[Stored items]
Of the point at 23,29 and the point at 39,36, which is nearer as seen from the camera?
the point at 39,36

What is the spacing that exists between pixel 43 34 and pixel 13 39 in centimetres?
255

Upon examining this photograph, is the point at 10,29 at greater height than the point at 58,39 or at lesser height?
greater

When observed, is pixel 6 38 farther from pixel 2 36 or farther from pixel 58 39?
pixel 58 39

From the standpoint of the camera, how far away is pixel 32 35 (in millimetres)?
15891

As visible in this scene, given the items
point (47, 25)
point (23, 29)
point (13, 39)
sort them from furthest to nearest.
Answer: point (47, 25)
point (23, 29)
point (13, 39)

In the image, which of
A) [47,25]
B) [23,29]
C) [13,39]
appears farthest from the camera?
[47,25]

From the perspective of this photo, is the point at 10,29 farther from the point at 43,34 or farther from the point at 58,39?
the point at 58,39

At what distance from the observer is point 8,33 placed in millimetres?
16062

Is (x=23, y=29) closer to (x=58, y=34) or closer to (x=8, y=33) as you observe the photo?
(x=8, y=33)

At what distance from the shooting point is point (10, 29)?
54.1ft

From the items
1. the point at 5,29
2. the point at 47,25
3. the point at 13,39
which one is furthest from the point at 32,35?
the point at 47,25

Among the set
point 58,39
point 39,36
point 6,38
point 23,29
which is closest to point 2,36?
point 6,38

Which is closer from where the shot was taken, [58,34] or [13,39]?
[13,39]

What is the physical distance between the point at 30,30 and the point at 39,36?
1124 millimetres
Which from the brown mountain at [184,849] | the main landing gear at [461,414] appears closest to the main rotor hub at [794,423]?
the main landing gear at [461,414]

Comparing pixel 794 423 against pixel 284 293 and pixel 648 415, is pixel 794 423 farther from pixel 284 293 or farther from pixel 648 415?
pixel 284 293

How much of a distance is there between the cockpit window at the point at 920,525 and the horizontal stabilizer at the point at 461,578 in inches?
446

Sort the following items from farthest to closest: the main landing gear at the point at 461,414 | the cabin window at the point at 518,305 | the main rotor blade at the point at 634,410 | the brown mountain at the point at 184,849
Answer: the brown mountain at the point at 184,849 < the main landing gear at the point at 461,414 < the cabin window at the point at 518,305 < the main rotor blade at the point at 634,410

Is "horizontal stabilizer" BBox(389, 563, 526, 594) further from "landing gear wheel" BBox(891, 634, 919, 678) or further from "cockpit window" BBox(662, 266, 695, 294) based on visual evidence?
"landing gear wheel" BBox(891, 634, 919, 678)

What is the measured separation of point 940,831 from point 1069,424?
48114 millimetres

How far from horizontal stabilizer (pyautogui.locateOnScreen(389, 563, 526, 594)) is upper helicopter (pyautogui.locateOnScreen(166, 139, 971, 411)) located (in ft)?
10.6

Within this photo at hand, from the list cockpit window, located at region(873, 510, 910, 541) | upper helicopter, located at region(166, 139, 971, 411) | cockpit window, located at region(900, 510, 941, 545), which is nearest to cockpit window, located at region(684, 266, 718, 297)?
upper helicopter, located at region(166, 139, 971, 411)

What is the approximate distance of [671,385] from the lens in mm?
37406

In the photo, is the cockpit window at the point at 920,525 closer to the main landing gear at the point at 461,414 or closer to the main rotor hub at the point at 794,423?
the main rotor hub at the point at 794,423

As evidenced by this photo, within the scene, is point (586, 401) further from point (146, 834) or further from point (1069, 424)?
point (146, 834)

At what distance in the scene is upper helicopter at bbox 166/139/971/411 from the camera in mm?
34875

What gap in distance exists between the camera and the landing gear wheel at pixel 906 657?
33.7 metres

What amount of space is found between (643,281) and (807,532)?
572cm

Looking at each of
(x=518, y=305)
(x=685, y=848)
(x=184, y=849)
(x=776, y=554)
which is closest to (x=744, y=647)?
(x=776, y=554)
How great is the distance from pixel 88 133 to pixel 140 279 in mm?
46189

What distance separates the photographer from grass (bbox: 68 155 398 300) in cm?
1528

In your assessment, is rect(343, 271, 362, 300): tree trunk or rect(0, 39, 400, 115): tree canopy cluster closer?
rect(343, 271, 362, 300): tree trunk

#### Work to be completed
The records above should be duplicated in full, exactly as given.

#### Solved exercise
Of the point at 23,29 and the point at 39,36, which is nearer as seen from the camera?
the point at 39,36

What is the spacing that exists between pixel 43 34 and pixel 13 39 in centimetres?
255

Upon examining this photograph, is the point at 10,29 at greater height than the point at 58,39 or at lesser height?
greater

When observed, is pixel 6 38 farther from pixel 2 36 or farther from pixel 58 39?
pixel 58 39

From the standpoint of the camera, how far away is pixel 32 35 (in millimetres)?
15891

As visible in this scene, given the items
point (47, 25)
point (23, 29)
point (13, 39)
sort them from furthest to nearest.
Answer: point (47, 25)
point (23, 29)
point (13, 39)

In the image, which of
A) [47,25]
B) [23,29]
C) [13,39]
appears farthest from the camera?
[47,25]

From the perspective of this photo, is the point at 10,29 farther from the point at 43,34 or farther from the point at 58,39?
the point at 58,39

At what distance from the observer is point 8,33 placed in millimetres?
16062

Is (x=23, y=29) closer to (x=58, y=34) or closer to (x=8, y=33) as you observe the photo?
(x=8, y=33)

At what distance from the shooting point is point (10, 29)?
54.1ft

From the items
1. the point at 5,29
2. the point at 47,25
3. the point at 13,39
which one is furthest from the point at 32,35?
the point at 47,25

Among the set
point 58,39
point 39,36
point 6,38
point 23,29
which is closest to point 2,36?
point 6,38

Which is closer from where the shot was taken, [58,34] or [13,39]?
[13,39]

What is the physical distance between the point at 30,30 and the point at 39,36?
1124 millimetres
Which from the brown mountain at [184,849] | the main landing gear at [461,414] appears closest to the main rotor hub at [794,423]?
the main landing gear at [461,414]

Comparing pixel 794 423 against pixel 284 293 and pixel 648 415, is pixel 794 423 farther from pixel 284 293 or farther from pixel 648 415?
pixel 284 293

How much of a distance is there between the cockpit window at the point at 920,525 and the horizontal stabilizer at the point at 461,578 in inches?
446

Sort the following items from farthest to closest: the main landing gear at the point at 461,414 | the cabin window at the point at 518,305 | the main rotor blade at the point at 634,410 | the brown mountain at the point at 184,849
Answer: the brown mountain at the point at 184,849 < the main landing gear at the point at 461,414 < the cabin window at the point at 518,305 < the main rotor blade at the point at 634,410

Is "horizontal stabilizer" BBox(389, 563, 526, 594) further from "landing gear wheel" BBox(891, 634, 919, 678) or further from "cockpit window" BBox(662, 266, 695, 294) based on visual evidence?
"landing gear wheel" BBox(891, 634, 919, 678)

What is the measured separation of point 940,831 from point 1069,424?
48114 millimetres

How far from horizontal stabilizer (pyautogui.locateOnScreen(389, 563, 526, 594)) is upper helicopter (pyautogui.locateOnScreen(166, 139, 971, 411)) located (in ft)?
10.6

Within this photo at hand, from the list cockpit window, located at region(873, 510, 910, 541) | upper helicopter, located at region(166, 139, 971, 411) | cockpit window, located at region(900, 510, 941, 545), which is nearest to cockpit window, located at region(684, 266, 718, 297)?
upper helicopter, located at region(166, 139, 971, 411)

What is the approximate distance of [671,385] from the lens in mm?
37406

In the photo, is the cockpit window at the point at 920,525 closer to the main landing gear at the point at 461,414 or closer to the main rotor hub at the point at 794,423?
the main rotor hub at the point at 794,423

As evidenced by this photo, within the scene, is point (586, 401) further from point (146, 834) or further from point (1069, 424)?
point (146, 834)

At what distance in the scene is upper helicopter at bbox 166/139/971/411 from the camera in mm?
34875

What gap in distance exists between the camera and the landing gear wheel at pixel 906 657?
33.7 metres

What amount of space is found between (643,281) and (807,532)?
572cm

Looking at each of
(x=518, y=305)
(x=685, y=848)
(x=184, y=849)
(x=776, y=554)
which is closest to (x=744, y=647)?
(x=776, y=554)
How great is the distance from pixel 88 133 to pixel 140 279 in mm?
46189

What distance separates the photographer from grass (bbox: 68 155 398 300) in cm?
1528

In your assessment, is rect(343, 271, 362, 300): tree trunk or rect(0, 39, 400, 115): tree canopy cluster closer?
rect(343, 271, 362, 300): tree trunk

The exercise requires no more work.